**Extract to read**
----------------------------------------
Monitoring and long-term maintenance

Once you've implemented the technical fixes and started rebuilding your sender reputation through strategic sending, continuous monitoring becomes paramount. This involves regularly checking for any signs of continued issues, such as your domain being placed on an email blocklist (or blacklist).
Being on a blacklist (or blocklist) can severely impede your deliverability. If your domain or IP address ends up on a major blocklist, ISPs will likely reject your emails outright. Understanding what happens when your domain is blocklisted is critical. Regular checks and prompt action to delist, if necessary, are part of maintaining a healthy sender reputation. An in-depth guide to email blocklists can provide further insight.
Keep a close eye on your key email metrics. High bounce rates, low open rates, and increased complaint rates are all indicators that your deliverability is still suffering. Adjust your sending volume and content based on these metrics. Consistency and patience are key, as rebuilding trust with ISPs takes time and sustained positive behavior. This proactive approach will help you to resolve deliverability issues.

Metric

Good range

Action if poor

Complaint rate
< 0.1%
Improve content relevance, make unsubscribe easy
Bounce rate
< 2%
Clean your email list, verify addresses
Engagement rate
Higher is better
Segment audience, personalize messages

Proactive steps for long-term success

Maintaining a strong domain reputation is an ongoing effort. It's not a one-time fix but a continuous commitment to best practices. Focus on building genuine relationships with your audience and consistently providing value. This approach will lead to better inbox placement and overall email program success.

Restoring trust and deliverability

Recovering your email deliverability and domain reputation after cold emailing is a journey that demands discipline and adherence to best practices. By addressing technical configurations, carefully warming up your domain, rigorously cleaning your lists, and consistently sending valuable content, you can gradually restore trust with ISPs.
Remember that patience is vital. Reputation recovery can take weeks or even months, depending on the severity of the initial damage and the consistency of your efforts. By committing to these practices, you'll not only improve your inbox placement but also build a healthier, more sustainable email marketing program for the future.
----------------------------------------
**What to do**
Transcribe the passage on email deliverability above word for word, starting with "Proactive steps for" and going on through "email program success.".
----------------------------------------
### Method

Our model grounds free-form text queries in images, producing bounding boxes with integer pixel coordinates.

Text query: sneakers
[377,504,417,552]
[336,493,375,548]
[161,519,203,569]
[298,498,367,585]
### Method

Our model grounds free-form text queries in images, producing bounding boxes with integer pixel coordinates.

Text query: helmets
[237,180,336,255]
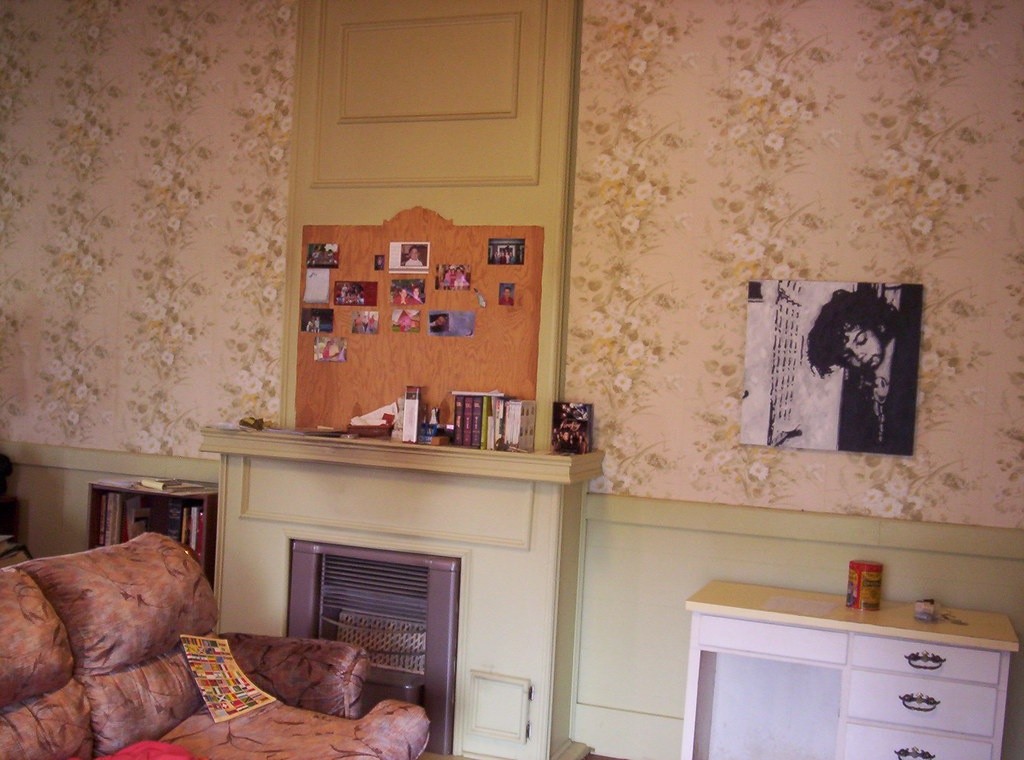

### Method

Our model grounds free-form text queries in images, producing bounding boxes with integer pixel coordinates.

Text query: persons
----------------------------------------
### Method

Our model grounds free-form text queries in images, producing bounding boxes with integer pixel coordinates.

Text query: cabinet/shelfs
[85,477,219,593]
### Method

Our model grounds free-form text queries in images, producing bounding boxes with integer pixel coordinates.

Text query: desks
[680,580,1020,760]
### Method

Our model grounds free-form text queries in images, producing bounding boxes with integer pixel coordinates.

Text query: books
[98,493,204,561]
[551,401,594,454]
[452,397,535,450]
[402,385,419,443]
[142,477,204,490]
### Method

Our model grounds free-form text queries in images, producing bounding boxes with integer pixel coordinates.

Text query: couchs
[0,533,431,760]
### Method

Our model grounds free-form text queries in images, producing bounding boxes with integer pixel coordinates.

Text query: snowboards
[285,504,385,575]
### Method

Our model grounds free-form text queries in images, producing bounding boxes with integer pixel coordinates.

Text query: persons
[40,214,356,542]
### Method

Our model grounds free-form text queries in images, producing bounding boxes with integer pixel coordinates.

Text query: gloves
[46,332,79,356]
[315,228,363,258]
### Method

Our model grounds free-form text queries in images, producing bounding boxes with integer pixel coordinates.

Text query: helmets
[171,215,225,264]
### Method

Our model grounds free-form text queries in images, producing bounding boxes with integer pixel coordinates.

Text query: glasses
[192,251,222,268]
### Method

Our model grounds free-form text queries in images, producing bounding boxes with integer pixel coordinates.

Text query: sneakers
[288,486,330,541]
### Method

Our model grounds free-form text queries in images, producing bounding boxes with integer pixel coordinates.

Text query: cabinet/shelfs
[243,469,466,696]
----------------------------------------
**Task answer**
Proactive steps for long-term success

Maintaining a strong domain reputation is an ongoing effort. It's not a one-time fix but a continuous commitment to best practices. Focus on building genuine relationships with your audience and consistently providing value. This approach will lead to better inbox placement and overall email program success.